— Этот мир чудесен, — роняю я одну из своих мыслей вслух, после чего возношу руки к небу — к солнцу, и ловлю лучи, прошу обнять меня крепче прежнего.
— И ты чудесна, — вполголоса отвечает Серафим, и поначалу мне кажется, что это шепчет ветер — так неслышно и аккуратно, боясь вспугнуть и прогнать.
Возглас извне отвлекает нас, возвращает обратно — как бы иронично прозвучало сравнение «с небес на землю», ибо последнее — то место, где я более всего хочу пребывать всю оставшуюся мне жизнь. На участке перед одним из домов — в один этаж, деревянного, со вставкой из кирпича бледно-желтого цвета, грохочет невиданное мной раньше существо — топот и рокотание его привлекают внимание нас двоих. Я приглядываюсь и признаю животное, не боюсь идти без моего друга и потому оказываюсь ближе — ноги сами скользят и проносят меня по выглаженной другими людьми тропинке вниз, с ухабами и камнями. Около поваленного подле пристройки дома сена стоит лошадь, тень от дерева падает на ее рыжий бок. Она пару раз ударяет себя мощным хвостом, отгоняя летающую мошкару, после чего поднимает свою огромную морду и смотрит на меня — бездумно смеюсь.
Из дома выходит мужчина и, облокотившись о забор, обращается ко мне:
— Понравилась? Это Руфина — моя любимая девочка.
Он кладет свою руку ей на спину, ведет к гриве, и пальцы его путаются в ней.
— Первый раз вижу лошадь, — признаюсь я, и тоже хочу погладить ее, однако волнение вмиг охватывает меня и победоносно укладывает на лопатки.
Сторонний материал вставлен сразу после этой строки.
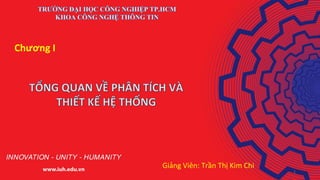 Giảng Viên: Trần Thị Kim Chi
Chương I
1
 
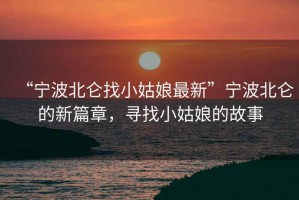 “寧波北侖找小姑娘最新”寧波北侖的新篇章，尋找小姑娘的故事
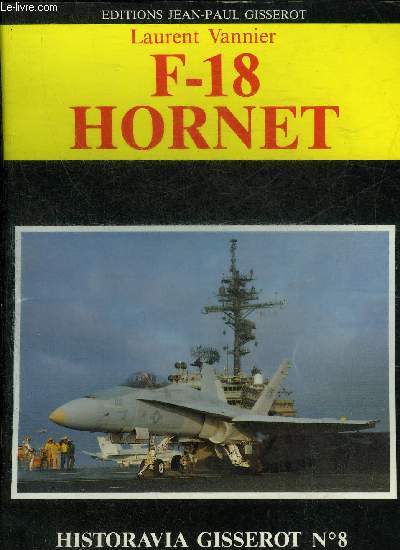 F-18 HORNET - COLLECTION HISTORAVIA GISSEROT N8.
— Хороша, да? Тогда тебе еще коров нужно посмотреть, но их я уже загнал, — продолжает мужчина, и меня несколько смущает его обращение ко мне. — Если рано утром спаться не будет, можешь прийти — я выгоняю их на улицу.
— И они ходят прямо здесь? — Я мягко ударяю носком туфель о песчаную дорожку под собой.
— Прямо здесь, — соглашается незнакомец — на нем простая белая свободная рубаха и заправленные в высокие резиновые сапоги черные штаны. — Может, молока тебе принести?
Я замираю и оглядываю мужчину — вопрос его ставит меня в неловкое положение.
— Вы же не знаете меня, — спокойно, но не без кривого взгляда отвечаю я.
Принимать что-либо от чужаков ровно так же, как и предлагать им что-либо — нельзя. Мое лицо каменеет, а мужчина, накинув перевешанное через забор, тканевое пальтишко, встречает взглядом подбегающего Серафима.
— Она новенькая. — Кидается следом мой друг.
— Бестолковый, — шикает на него мужчина, — а ты думаешь, я не вижу? Сам погляди, какую принцессу привел.
Еще одно обращение — похлеще «ты» незнакомке. Проклинаю платье на себе, сбитые волосы и, небось, грязное лицо. Серафим посмеивается, хотя его только что прилюдно оскорбили, отчего я пребываю в недоумении: разве это не обидно?
— Все, кто к нам приходит, трогает землю. — Мужчина широко улыбается мне, как бы объясняя. — Живущим у нас такая традиция неведома, а вот только прибывшие первым делом падают на колени и хватаются за рассады.
— А много кто приходит? — интересуюсь я.
— В последнее время — нет. — Его улыбка скисает. — Тебе еще не рассказали? — Глаза его переплывают на Серафима — тот, переборов секундное недовольство, кивает и пытается выдавить улыбку, однако я вижу, с каким трудом она дается. — Тогда, думаю, недавняя случившаяся история в исполнении твоего друга еще впереди. Да?
Юноша томно выдает согласие, и рука его оказывается на моей талии, он отводит меня и роняет глухое:
— Еще зайдем.
Серафим отмахивается мычанием в ответ от мужчины и уводит меня за собой. Не знаю, можно ли с добром принимать произошедшее: мне показалось, или я увидела скрытую насмешку?
— Не обращай внимания, старик любит запугивать и новеньких и старожилов, — поясняет мне юноша, но я уже думаю об ним — здесь общедоступно то самое молоко, которое, по сути, могут позволить себе только богачи и элитные управляющие Северного района.
— Нас бы могли уже давно отлучить от Нового Мира и истребить, — говорит Серафим, когда я вновь любуюсь солнцем. — Но людям с поверхности нужны кое-какие предметы из Острога.